The conversation centers on the idea that resilience isn't found in a bunker or overseas barges, but by bringing the radius of our focus closer, strengthening our local communities.
Reclaiming Heritage Skills: The Kitchen as Ground Zero
Egypt emphasizes that any journey toward self-sufficiency must begin in the kitchen. Food is foundational—to health, culture, and our interaction with the environment. For those feeling overwhelmed, the starting point is simple: Learn to cook.
The most fundamental steps include:
Mastering Simple Meals: Learning three to five good, nourishing, and affordable meals without needing a recipe.
Sourcing Locally: Diverting even a small portion of the food budget (Krohn suggests $5 to $50 a week) to purchase from local growers.
Physical Library: Having key books and recipes in physical form, prepared for grid or internet disruptions.
Embracing Failure: Overcoming the "oversized fear of making mistakes." As Krohn reminds us, "Just start and know that you, honestly, you are gonna make mistakes and you're gonna mess things up, but that's okay."
Laura shares her own successful 'bread ritual'—milling grains and baking sourdough weekly—which led directly to a reciprocal barter with a neighbor for fresh greens. This simple act exemplifies how personal skill-building immediately translates into collective resilience.
Building Collective Strength: The Power of Community Barter
Humans are "a collaborative ape," as Krohn notes, and our ability to adapt throughout history is rooted in this collaborative spirit. True resilience is impossible in isolation; it requires a vast diversity of skills and partnerships.
The most potent tool for building these networks is surprisingly simple: The potluck and the dinner party.
Egypt’s call to action is clear:
Reach out: Invite people over, or say yes when invited. Undo the isolation that modern life has created.
Offer and Ask: Be willing to share your skills and gifts freely. Crucially, don't be afraid to ask for help—people genuinely like to feel needed.
Start Before the Crisis: Strong mutual aid networks must be built in times of ease to be strong in times of crisis.

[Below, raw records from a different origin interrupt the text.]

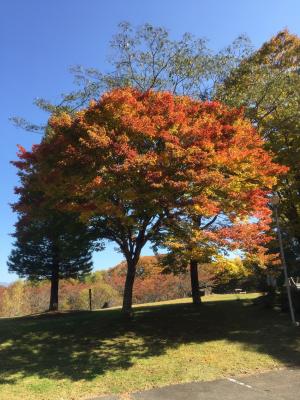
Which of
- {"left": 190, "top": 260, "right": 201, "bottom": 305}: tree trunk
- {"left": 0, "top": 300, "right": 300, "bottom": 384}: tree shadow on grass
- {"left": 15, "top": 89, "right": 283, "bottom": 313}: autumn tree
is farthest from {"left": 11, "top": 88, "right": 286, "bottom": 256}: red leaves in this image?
{"left": 190, "top": 260, "right": 201, "bottom": 305}: tree trunk

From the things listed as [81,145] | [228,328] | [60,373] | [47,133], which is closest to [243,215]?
[228,328]

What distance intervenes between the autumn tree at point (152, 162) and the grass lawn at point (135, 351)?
11.5ft

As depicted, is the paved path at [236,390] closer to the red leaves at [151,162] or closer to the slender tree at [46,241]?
the red leaves at [151,162]

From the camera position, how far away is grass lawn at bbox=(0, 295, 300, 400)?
9797mm

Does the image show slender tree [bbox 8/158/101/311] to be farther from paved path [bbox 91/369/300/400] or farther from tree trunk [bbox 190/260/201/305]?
paved path [bbox 91/369/300/400]

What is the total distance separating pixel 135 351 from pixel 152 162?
5.52m

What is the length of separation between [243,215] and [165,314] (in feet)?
22.2

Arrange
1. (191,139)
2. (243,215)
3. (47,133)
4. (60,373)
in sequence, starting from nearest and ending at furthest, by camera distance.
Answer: (60,373) < (191,139) < (243,215) < (47,133)

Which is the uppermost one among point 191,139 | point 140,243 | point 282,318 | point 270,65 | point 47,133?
point 270,65

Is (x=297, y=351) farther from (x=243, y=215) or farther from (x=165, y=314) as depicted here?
(x=165, y=314)

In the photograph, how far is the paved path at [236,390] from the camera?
326 inches

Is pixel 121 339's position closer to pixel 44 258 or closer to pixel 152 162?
pixel 152 162

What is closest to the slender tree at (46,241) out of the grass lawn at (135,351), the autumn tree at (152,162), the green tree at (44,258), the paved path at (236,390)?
the green tree at (44,258)

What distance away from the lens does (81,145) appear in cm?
1330
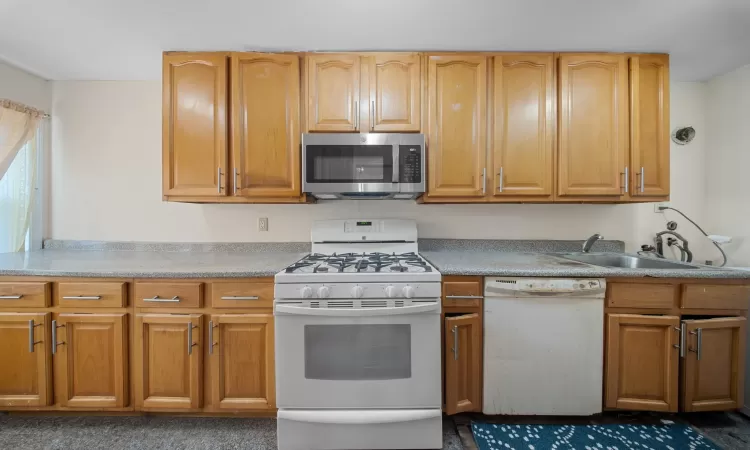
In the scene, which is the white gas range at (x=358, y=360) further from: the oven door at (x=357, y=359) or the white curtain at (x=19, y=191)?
the white curtain at (x=19, y=191)

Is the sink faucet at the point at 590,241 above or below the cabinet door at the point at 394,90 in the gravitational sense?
below

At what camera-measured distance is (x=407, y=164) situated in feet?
6.20

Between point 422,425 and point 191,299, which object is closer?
point 422,425

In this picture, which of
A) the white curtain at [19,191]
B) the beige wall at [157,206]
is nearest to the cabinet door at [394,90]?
the beige wall at [157,206]

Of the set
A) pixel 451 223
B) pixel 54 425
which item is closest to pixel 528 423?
pixel 451 223

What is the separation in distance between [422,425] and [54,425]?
2.01 meters

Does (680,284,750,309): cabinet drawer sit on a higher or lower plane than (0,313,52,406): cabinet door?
higher

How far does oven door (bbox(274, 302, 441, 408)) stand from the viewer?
1.51 meters

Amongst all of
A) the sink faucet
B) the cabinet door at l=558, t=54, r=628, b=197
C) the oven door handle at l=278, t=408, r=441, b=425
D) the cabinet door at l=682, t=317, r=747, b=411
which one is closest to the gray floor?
the oven door handle at l=278, t=408, r=441, b=425

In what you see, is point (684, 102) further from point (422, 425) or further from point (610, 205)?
point (422, 425)

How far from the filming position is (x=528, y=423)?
1.70 metres

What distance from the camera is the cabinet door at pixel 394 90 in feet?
6.40

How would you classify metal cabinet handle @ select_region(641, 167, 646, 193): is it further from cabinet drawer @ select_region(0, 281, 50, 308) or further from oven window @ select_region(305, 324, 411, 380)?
cabinet drawer @ select_region(0, 281, 50, 308)

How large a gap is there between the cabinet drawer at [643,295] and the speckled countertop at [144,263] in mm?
1849
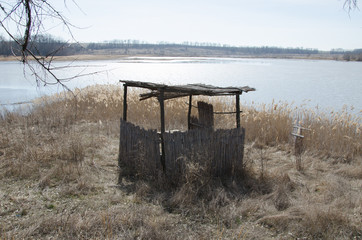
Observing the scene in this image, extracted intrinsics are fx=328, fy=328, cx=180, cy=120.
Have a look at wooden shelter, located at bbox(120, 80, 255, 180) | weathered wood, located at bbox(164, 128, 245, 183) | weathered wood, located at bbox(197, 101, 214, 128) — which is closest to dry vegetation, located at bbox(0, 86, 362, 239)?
weathered wood, located at bbox(164, 128, 245, 183)

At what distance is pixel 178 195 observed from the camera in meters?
5.00

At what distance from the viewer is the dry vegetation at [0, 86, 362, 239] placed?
4.20 meters

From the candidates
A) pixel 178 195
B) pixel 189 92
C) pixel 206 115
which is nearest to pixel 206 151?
pixel 178 195

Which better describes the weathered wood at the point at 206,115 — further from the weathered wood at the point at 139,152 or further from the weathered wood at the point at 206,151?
the weathered wood at the point at 139,152

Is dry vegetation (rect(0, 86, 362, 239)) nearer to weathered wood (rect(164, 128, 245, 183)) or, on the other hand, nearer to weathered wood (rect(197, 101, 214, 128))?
weathered wood (rect(164, 128, 245, 183))

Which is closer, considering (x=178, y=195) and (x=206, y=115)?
(x=178, y=195)

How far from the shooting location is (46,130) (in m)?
9.34

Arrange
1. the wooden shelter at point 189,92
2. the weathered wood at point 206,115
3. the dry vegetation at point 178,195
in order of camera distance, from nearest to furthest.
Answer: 1. the dry vegetation at point 178,195
2. the wooden shelter at point 189,92
3. the weathered wood at point 206,115

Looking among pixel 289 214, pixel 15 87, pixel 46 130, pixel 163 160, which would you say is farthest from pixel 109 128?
pixel 15 87

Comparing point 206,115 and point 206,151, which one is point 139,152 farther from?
point 206,115

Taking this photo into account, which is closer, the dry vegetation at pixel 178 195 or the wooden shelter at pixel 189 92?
the dry vegetation at pixel 178 195

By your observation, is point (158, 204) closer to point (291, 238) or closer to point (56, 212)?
point (56, 212)

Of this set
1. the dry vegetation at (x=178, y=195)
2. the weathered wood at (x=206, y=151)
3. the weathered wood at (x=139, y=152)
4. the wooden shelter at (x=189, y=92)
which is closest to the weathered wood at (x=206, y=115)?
the wooden shelter at (x=189, y=92)

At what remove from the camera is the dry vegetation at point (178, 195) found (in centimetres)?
420
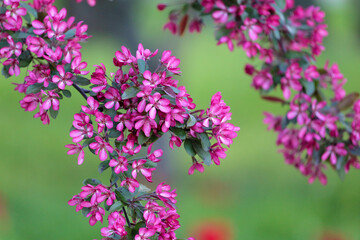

Deepening Roots: Place-Based Connection and Foraging
The modern, unrooted culture contributes directly to environmental destruction. Krohn argues that every place is sacred, and intimate knowledge of one's environment fosters innate ecological responsibility. This concept, often tied to the French idea of terroir (the specific regionality that influences flavor), extends to all life in a place.
To reconnect with your location, Krohn encourages:
Learning Indigenous Flavors: Moving beyond globalized, Eurocentric diets to incorporate indigenous foods and plants native to your region.
Foraging and Identification: Learning the plants in your area not as "weeds" but as individuals with unique roles in the ecosystem. This practice increases reverence for the land.
By exploring native ingredients—like making pie spice from local spicebush berries—we reclaim culture, place, and a sense of belonging.
The True Cost of Cheap Food: Supporting Sustainable Food Systems
The shift to local food is challenging because the conventional system undervalues both labor and environmental cost. As Krohn explains, high-volume industrial farming is subsidized and extractive, allowing for prices that small, sustainable farmers simply cannot match. Highly successful small urban farmers often make wages as low as $4 an hour.
Listeners are encouraged to understand that buying local is not exploiting the consumer, but supporting individuals who are working hard against massive economic and cultural barriers. By redirecting money to local growers—even just $5 a week—consumers are not just buying food; they are strengthening the essential fabric of the local community and ensuring that the necessary infrastructure and skills remain available for future crises. The time to invest in local food is now, so that local farmers can be there for us when global systems fail.